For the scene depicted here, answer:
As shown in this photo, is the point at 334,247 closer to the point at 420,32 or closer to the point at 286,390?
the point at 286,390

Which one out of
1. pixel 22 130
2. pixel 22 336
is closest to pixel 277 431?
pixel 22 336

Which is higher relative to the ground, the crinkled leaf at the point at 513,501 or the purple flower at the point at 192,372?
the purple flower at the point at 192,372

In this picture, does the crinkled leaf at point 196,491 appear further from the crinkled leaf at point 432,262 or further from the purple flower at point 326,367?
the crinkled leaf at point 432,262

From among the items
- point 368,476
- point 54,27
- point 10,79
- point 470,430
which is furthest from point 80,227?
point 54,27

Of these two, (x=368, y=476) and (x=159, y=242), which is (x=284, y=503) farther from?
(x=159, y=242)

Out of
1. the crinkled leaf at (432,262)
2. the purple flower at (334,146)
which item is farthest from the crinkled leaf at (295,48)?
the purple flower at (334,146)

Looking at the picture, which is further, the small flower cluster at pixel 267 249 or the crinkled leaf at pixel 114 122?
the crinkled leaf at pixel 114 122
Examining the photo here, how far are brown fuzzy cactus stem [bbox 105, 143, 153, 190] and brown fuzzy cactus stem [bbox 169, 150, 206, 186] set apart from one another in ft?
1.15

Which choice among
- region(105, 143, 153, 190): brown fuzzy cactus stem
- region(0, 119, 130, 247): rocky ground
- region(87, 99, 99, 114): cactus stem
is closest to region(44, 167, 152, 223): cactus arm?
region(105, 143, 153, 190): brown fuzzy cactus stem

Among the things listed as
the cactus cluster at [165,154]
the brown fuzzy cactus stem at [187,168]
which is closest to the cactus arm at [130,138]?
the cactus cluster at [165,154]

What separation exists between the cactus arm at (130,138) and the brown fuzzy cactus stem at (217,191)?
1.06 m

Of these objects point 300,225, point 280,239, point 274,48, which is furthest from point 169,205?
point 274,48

::::::

Rewrite the stretch from the line containing "From among the items" through the end of the entries, swapping "cactus arm" for "cactus branch" and leaving everything else unchanged. Give only that stretch.

From among the items
- point 368,476
- point 54,27
- point 10,79
- point 470,430
which is furthest from point 80,227?
point 54,27

Of these two, (x=368, y=476) and (x=159, y=242), which is (x=284, y=503) farther from?
(x=159, y=242)

Out of
1. the crinkled leaf at (432,262)
2. the purple flower at (334,146)
which item is farthest from the crinkled leaf at (295,48)?
the purple flower at (334,146)

Looking at the picture, which is further, the small flower cluster at pixel 267 249 or the crinkled leaf at pixel 114 122?
the crinkled leaf at pixel 114 122
Examining the photo here, how far are brown fuzzy cactus stem [bbox 105, 143, 153, 190] and brown fuzzy cactus stem [bbox 169, 150, 206, 186] set apart from one another in ft?
1.15

Which choice among
- region(105, 143, 153, 190): brown fuzzy cactus stem
- region(0, 119, 130, 247): rocky ground
- region(87, 99, 99, 114): cactus stem
is closest to region(44, 167, 152, 223): cactus branch?
region(105, 143, 153, 190): brown fuzzy cactus stem

Among the things listed as
the cactus cluster at [165,154]
the brown fuzzy cactus stem at [187,168]
which is closest to the cactus branch at [130,138]?
the cactus cluster at [165,154]

What separation exists between the cactus branch at (130,138) and the brown fuzzy cactus stem at (217,191)?
1.06 m

Of these objects point 300,225, point 280,239, point 274,48, which is furthest from point 169,205?
point 274,48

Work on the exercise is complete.